__Data for this exercise__
━━━━━━━━━━━━━━━━━━━━

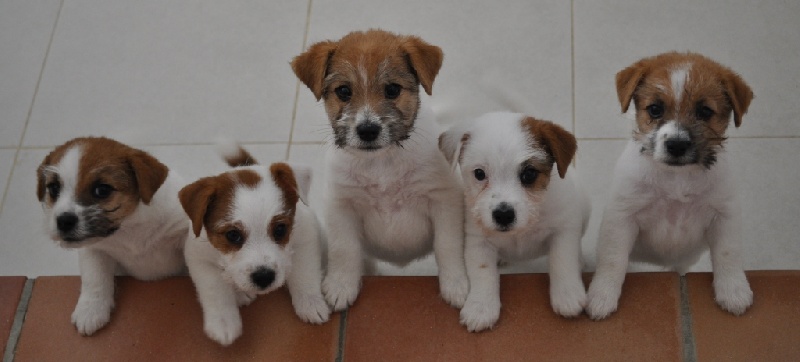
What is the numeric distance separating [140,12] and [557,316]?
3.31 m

━━━━━━━━━━━━━━━━━━━━

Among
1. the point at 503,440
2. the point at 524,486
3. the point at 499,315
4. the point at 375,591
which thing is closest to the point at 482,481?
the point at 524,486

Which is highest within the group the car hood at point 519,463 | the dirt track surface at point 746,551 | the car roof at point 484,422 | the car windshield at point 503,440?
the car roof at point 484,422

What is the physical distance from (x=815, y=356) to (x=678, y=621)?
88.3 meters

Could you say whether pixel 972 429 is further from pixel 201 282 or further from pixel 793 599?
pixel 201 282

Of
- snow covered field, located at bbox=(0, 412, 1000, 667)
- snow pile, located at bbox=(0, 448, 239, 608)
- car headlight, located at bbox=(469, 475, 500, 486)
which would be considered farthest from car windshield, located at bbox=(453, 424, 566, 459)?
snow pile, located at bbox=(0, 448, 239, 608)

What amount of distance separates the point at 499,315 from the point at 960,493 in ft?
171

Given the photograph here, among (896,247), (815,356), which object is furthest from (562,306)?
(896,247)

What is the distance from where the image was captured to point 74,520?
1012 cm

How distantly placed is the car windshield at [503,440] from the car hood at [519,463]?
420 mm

━━━━━━━━━━━━━━━━━━━━

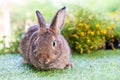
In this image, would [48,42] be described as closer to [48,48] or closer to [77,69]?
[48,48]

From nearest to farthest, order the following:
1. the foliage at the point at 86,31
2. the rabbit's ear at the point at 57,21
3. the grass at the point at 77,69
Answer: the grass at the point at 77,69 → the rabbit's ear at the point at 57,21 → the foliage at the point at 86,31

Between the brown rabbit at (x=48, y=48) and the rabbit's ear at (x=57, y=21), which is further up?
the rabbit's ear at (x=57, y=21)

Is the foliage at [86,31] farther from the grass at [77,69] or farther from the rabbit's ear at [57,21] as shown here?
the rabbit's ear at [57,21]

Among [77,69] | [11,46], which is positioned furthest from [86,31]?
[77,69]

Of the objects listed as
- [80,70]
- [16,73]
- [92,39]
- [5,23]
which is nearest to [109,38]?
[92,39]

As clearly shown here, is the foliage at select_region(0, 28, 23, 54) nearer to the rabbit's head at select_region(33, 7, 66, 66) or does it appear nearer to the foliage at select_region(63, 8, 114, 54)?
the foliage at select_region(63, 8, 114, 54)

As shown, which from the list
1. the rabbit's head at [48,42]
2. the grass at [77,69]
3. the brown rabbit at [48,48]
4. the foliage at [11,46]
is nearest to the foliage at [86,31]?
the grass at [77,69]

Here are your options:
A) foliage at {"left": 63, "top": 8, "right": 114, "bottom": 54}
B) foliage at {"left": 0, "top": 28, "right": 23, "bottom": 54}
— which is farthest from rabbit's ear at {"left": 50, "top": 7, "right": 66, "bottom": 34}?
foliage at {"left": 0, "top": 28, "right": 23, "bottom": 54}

━━━━━━━━━━━━━━━━━━━━

__Goal__
Report every line of the entries above that contains the string "foliage", copying each one in full. Case counts.

__Exercise output__
1. the foliage at the point at 86,31
Answer: the grass at the point at 77,69 → the rabbit's ear at the point at 57,21 → the foliage at the point at 86,31
Is the foliage at [86,31] farther from the grass at [77,69] or farther from the rabbit's ear at [57,21] as shown here?
As clearly shown here, is the foliage at select_region(0, 28, 23, 54) nearer to the rabbit's head at select_region(33, 7, 66, 66) or does it appear nearer to the foliage at select_region(63, 8, 114, 54)?
the foliage at select_region(63, 8, 114, 54)
4. the foliage at [11,46]
is nearest to the foliage at [86,31]?
A) foliage at {"left": 63, "top": 8, "right": 114, "bottom": 54}
B) foliage at {"left": 0, "top": 28, "right": 23, "bottom": 54}
foliage at {"left": 0, "top": 28, "right": 23, "bottom": 54}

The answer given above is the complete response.